Saltz: I'm sure it's going to be a concern across the whole continuum of cancer care, because we have a situation where state-of-the-art technologies being brought to bear at the academic centers may be more expensive. We have a situation where people coming to these centers may be expecting treatment deeper and deeper into their care, and we have to figure out how to manage those expectations and keep people from getting treatments that are not going to be of value and benefit to them. There are no simple solutions. These are definitely problems that we're starting to focus on more and more.

Getting back to one of your first questions about value and how you define it, I was asked that question almost a decade ago on a panel, and I said, "Ultimately, I think we're going to wind up defining value by its absence. We're going to have to be willing to define where it's not [valuable] and willing to say that it's not in order to stop doing things that don't provide value." We've been very reluctant to do that. We've been working under the very comfortable assumption that everything we do, if done with the best of intentions, has value. But that does not hold water if we stop to look at it and put our feet to the fire and ask, "What is the benefit we can realistically hope for?"

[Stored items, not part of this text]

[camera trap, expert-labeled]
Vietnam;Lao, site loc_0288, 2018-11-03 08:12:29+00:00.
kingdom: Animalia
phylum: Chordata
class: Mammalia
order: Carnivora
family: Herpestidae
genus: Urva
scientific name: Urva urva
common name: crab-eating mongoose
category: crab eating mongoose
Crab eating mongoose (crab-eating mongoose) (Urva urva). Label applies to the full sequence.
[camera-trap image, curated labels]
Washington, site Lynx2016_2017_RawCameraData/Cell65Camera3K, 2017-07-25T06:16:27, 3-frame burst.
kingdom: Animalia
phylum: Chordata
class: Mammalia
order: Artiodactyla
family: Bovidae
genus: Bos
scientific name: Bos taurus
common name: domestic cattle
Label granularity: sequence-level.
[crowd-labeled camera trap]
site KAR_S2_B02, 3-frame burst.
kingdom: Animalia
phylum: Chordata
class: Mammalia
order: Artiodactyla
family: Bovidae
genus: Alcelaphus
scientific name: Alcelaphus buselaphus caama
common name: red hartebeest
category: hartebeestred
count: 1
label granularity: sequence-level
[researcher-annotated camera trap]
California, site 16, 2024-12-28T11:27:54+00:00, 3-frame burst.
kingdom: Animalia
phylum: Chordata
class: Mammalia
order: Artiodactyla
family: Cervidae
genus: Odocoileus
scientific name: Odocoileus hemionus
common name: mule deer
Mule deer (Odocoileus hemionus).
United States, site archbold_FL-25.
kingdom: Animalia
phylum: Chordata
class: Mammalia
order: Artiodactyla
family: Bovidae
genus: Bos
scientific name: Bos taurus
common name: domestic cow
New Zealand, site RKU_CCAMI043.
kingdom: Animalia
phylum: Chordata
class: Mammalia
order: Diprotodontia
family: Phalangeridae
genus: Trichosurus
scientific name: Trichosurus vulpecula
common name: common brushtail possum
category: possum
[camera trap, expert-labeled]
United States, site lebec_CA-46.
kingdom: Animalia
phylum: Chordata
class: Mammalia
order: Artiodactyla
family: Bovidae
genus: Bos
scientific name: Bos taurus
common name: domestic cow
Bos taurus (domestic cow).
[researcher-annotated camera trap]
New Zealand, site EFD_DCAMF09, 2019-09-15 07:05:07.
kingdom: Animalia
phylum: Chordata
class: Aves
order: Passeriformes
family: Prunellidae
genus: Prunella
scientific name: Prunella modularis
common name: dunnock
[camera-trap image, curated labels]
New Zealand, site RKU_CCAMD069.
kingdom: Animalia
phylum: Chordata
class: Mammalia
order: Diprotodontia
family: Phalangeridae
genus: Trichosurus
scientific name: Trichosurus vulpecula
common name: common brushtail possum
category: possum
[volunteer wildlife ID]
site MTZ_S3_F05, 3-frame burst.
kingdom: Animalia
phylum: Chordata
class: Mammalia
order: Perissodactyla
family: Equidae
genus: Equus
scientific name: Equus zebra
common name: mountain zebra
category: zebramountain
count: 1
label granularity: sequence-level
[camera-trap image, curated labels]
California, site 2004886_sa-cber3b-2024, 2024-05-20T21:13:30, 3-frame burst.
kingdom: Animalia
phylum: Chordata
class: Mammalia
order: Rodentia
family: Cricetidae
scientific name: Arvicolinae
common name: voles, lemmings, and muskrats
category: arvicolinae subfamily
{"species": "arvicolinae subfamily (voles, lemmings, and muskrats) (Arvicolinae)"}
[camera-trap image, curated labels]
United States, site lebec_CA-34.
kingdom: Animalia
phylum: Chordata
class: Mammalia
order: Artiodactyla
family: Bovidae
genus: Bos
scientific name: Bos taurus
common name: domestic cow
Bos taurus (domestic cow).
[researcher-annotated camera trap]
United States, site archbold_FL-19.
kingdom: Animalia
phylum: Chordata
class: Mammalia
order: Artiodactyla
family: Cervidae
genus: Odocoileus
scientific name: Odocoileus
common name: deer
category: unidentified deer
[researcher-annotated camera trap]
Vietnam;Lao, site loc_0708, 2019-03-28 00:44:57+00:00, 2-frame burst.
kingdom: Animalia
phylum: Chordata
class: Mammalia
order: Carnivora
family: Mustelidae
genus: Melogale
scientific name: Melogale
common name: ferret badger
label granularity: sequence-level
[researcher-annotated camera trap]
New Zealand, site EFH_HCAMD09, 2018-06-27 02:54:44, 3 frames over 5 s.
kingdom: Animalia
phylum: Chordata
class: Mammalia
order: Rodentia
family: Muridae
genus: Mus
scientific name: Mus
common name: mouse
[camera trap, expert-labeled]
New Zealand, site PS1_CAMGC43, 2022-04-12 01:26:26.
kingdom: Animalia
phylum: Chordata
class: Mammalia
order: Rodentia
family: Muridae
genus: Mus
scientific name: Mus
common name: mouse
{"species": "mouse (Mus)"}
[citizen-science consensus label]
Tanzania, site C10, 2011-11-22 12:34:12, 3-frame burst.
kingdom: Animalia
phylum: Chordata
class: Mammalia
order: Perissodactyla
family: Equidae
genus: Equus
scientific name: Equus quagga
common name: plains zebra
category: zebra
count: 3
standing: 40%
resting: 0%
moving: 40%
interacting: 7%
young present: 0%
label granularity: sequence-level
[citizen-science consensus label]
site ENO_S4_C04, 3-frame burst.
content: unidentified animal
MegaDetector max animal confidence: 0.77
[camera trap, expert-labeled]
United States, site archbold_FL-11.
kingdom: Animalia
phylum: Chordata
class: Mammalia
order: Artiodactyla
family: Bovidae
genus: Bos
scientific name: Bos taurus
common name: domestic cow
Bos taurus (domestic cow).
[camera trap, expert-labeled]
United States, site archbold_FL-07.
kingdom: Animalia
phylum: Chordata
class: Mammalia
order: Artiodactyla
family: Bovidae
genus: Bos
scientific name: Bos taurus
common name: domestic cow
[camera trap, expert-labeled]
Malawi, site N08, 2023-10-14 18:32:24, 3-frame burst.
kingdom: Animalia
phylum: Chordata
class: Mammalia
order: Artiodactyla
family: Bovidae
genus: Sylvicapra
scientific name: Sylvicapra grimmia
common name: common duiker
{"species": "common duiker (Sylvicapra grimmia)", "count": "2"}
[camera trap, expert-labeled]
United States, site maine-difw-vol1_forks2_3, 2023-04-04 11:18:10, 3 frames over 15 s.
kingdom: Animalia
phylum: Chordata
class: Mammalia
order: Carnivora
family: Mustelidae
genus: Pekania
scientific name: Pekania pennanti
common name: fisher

The word "realistically" is important to underline, because we have to get away from the lottery ticket mentality of "Hey, you never know, this might work," and start looking at "What might it do negatively, and what are the odds of it helping, and how much can we really ask anyone to undergo that kind of risk?" These are the types of calculations that we have safely put under the table because it's more comfortable that way. But for many reasons, we simply can't afford to continue this.

Miller: It's finally starting to happen. The two things I continue to hear are measuring the right things so that we can actually [determine] value and outcomes, and communicating with our patients, payers, and amongst ourselves as a professional society to make critical decisions about value and what we should or should not be doing. I think we're very much in the infancy of this area, but it's exciting to see those discussions continue.